Given data:
---*---
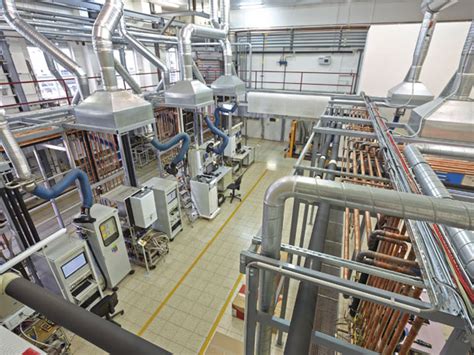 Fotografia modernej výrobnej linky Protherm v Skalici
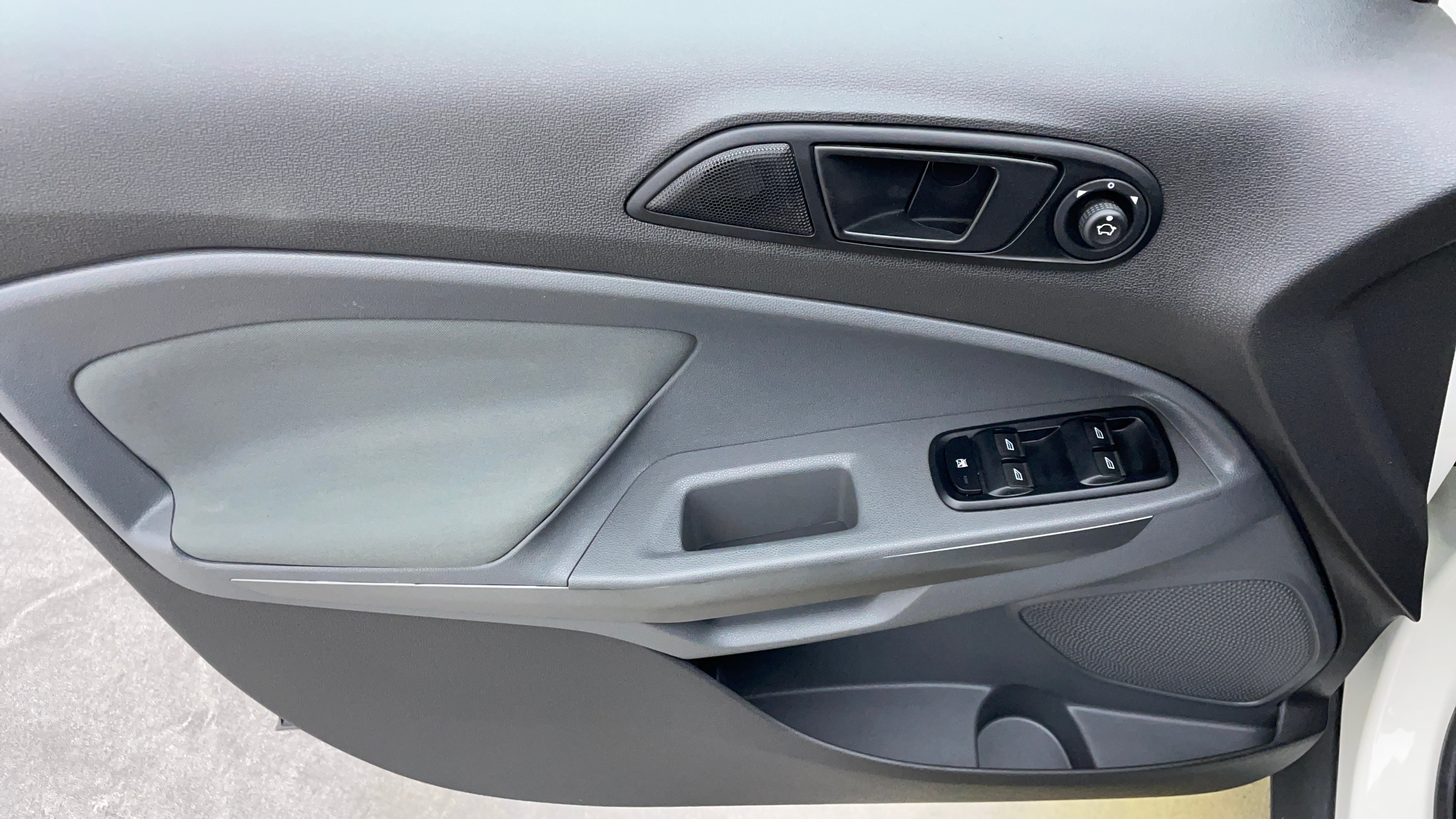 Ford EcoSport-Driver Side Door Panels Controls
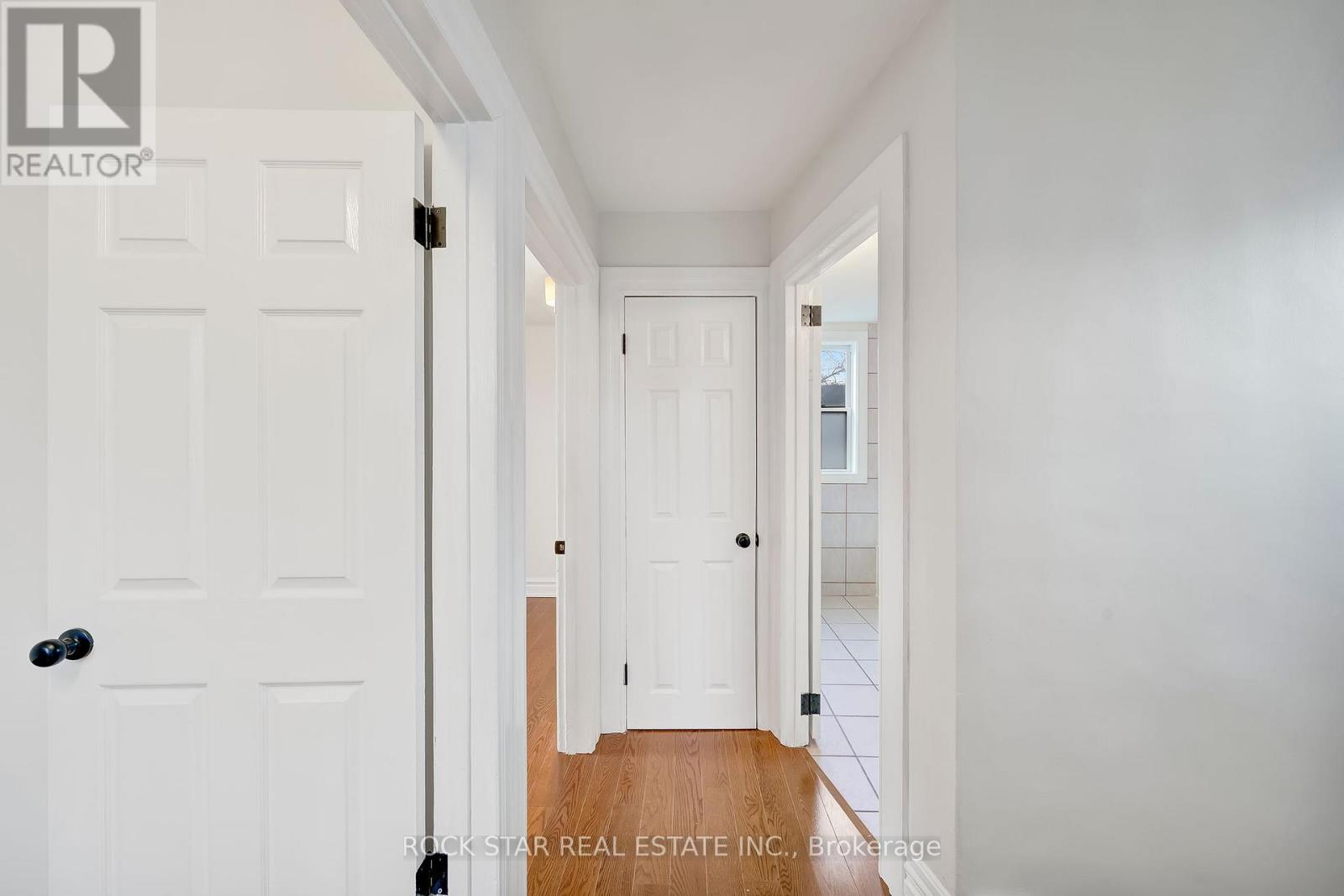 73 Peter Street, Hamilton, Ontario  L8R 1T4 - Photo 12 - X12922040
---*---
Task details: Give back the material word for word, without images.

Written reply:
 Fotografia modernej výrobnej linky Protherm v Skalici
 Ford EcoSport-Driver Side Door Panels Controls
 73 Peter Street, Hamilton, Ontario  L8R 1T4 - Photo 12 - X12922040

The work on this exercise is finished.